# Start of Records supplied

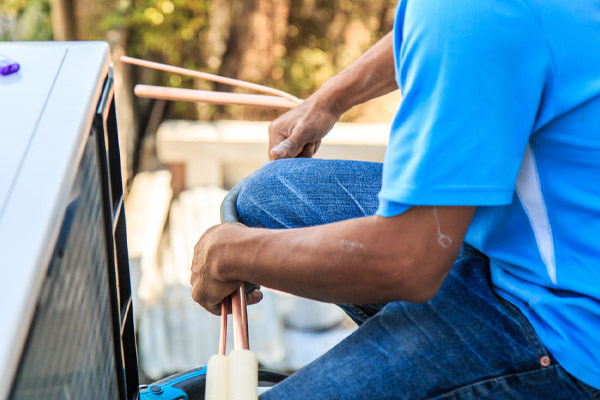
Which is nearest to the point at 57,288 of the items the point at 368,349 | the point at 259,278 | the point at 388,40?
the point at 259,278

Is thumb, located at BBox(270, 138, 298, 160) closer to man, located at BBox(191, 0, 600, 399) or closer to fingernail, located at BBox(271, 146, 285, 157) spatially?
fingernail, located at BBox(271, 146, 285, 157)

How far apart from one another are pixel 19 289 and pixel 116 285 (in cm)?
37

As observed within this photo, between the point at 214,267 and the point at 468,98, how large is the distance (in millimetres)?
436

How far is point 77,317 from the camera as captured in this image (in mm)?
697

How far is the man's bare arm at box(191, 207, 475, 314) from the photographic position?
828 mm

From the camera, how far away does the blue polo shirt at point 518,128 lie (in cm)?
77

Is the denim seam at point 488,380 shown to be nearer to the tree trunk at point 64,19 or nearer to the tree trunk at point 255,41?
the tree trunk at point 64,19

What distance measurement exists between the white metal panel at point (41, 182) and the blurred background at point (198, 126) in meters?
2.99

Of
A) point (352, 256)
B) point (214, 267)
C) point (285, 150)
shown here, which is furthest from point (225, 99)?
point (352, 256)

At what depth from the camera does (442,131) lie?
784 millimetres

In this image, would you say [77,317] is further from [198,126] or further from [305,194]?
[198,126]

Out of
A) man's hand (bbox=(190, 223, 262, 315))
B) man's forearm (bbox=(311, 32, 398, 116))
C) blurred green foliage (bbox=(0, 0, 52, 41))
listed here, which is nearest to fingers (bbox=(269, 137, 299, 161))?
man's forearm (bbox=(311, 32, 398, 116))

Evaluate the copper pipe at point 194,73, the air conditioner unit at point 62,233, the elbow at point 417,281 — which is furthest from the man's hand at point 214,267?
the copper pipe at point 194,73

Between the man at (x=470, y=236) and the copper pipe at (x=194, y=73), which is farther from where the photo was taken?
the copper pipe at (x=194, y=73)
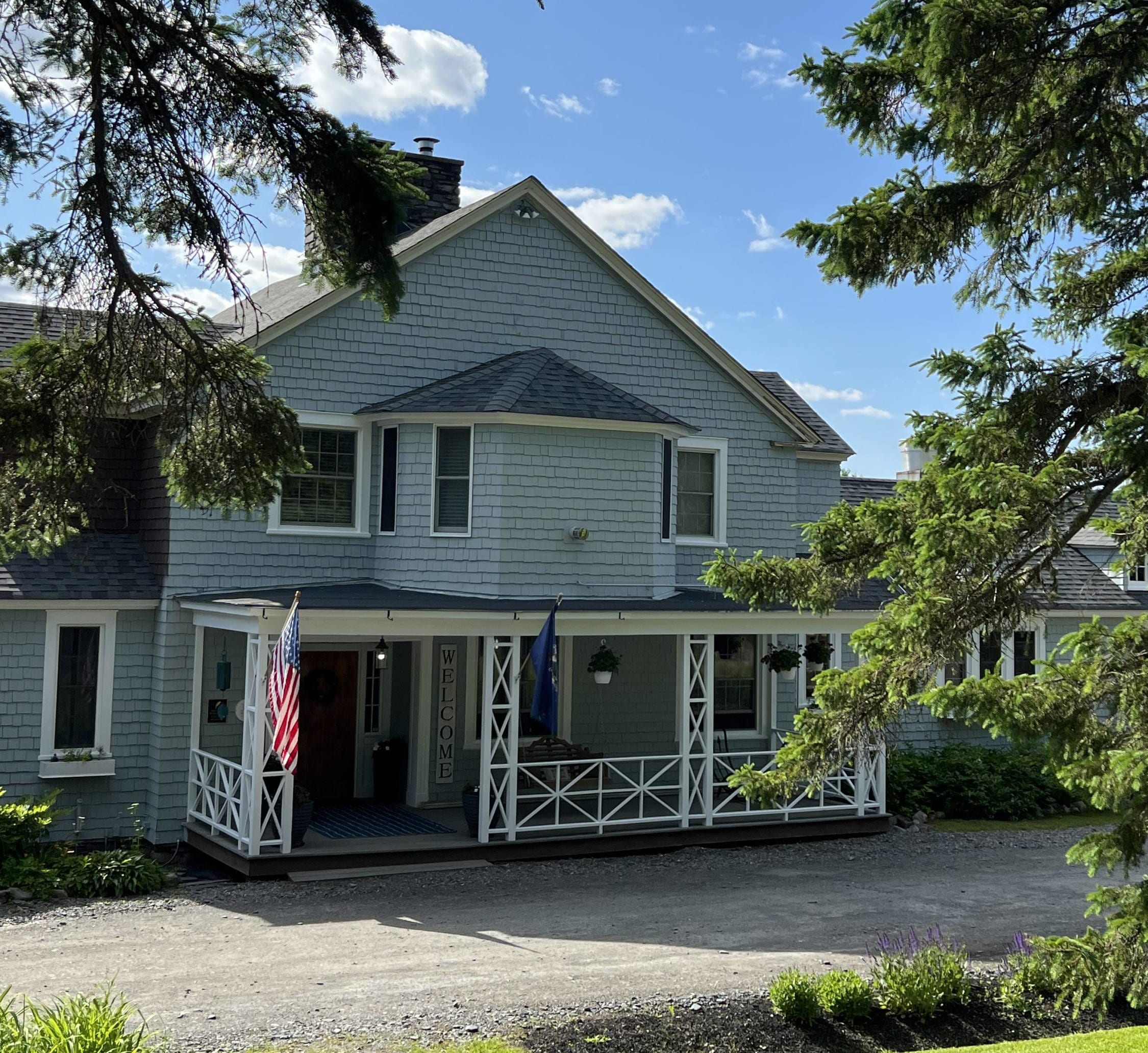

# End of Records supplied

Directions for this task
Copy the lines from the one containing "Between the man" through the end of the lines, inclusive, and leave out the pictures.

Answer to this task
Between the man at (x=470, y=236) and the copper pipe at (x=194, y=73), which is farther from where the photo was taken?
the copper pipe at (x=194, y=73)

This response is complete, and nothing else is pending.